Nationwide Mutual Insurance Company v. Davis

245 S.E.2d 322 | Ga. Ct. App. | 1978

146 Ga. App. 68 (1978)
245 S.E.2d 322

NATIONWIDE MUTUAL INSURANCE COMPANY et al.
v.
DAVIS.

55662.

Court of Appeals of Georgia.

Argued April 5, 1978.
Decided April 25, 1978.
Rehearing Denied May 22, 1978.

Skinner, Wilson, Beals & Strickland, Warner R. Wilson, Jr., Donald F. Walton, for appellants.

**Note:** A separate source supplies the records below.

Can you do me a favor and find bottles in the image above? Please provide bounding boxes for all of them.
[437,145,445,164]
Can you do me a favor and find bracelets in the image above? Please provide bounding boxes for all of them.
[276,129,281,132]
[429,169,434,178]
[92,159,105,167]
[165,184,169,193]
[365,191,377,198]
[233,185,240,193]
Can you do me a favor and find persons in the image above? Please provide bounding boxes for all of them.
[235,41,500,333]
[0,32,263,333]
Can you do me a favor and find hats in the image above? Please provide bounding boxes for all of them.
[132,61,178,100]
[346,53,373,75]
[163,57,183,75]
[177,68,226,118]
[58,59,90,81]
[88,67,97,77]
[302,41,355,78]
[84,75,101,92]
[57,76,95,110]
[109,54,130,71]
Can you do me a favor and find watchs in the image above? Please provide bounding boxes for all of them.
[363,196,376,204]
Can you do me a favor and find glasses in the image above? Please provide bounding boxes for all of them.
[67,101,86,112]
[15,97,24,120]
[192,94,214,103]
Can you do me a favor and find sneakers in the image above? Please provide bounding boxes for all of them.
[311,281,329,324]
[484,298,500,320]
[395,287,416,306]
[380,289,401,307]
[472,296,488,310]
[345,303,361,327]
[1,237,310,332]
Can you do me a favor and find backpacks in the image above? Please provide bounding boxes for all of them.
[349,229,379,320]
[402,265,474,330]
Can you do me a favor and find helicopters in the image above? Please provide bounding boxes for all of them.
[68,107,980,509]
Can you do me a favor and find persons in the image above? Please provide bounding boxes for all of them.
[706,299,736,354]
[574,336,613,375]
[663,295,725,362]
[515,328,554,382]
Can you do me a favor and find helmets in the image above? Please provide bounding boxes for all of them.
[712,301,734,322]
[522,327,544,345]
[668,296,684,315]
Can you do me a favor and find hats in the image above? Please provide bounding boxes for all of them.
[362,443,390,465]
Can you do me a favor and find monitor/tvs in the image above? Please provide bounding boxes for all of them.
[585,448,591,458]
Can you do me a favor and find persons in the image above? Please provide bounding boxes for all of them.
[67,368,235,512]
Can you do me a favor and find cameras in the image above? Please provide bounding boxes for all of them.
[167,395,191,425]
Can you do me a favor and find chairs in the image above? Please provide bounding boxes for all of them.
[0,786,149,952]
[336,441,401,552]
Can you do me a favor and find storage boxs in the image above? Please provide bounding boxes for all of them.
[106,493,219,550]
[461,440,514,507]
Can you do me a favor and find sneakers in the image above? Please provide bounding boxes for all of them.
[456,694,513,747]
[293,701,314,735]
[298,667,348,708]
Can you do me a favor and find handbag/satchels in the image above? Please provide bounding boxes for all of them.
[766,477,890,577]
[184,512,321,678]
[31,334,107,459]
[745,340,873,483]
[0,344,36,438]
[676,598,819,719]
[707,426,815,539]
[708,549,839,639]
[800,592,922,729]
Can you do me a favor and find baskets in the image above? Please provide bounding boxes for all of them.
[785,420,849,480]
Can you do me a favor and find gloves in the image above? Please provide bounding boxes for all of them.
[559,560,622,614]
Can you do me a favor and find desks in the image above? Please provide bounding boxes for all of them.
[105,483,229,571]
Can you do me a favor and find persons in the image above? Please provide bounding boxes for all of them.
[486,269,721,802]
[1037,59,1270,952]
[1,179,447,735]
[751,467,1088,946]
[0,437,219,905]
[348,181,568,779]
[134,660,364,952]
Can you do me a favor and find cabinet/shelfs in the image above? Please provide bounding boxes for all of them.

Hutto, Palmatary & Magda, B. Michael Magda, Bouhan, Williams & Levy, B. H. Levy, Jr., for appellee.

WEBB, Judge.

This is a workmen's compensation case stemming from Realco Wrecking Company's contracting with an urban renewal authority to demolish and remove buildings from the renewal area. Prior to completion of the demolition of the Glynn Distributor building Realco sold to Jax Car Wash Mfg., Inc. the right to demolish and remove the building or any part of it. Jax, in turn, sold the right to demolish and remove a portion of the building, a concrete block wall, to Reverend Jesse Adkins. In order to remove the wall Adkins employed claimant, and while dismantling the wall he was injured. The administrative law judge found that Adkins had only two employees and was not subject to the Act, and that under Code Ann. § 114-112 Jax became primarily liable as the "intermediate contractor" and Realco secondarily liable as the "principal contractor." Jax' appeal was unsuccessful up the line, and we likewise affirm.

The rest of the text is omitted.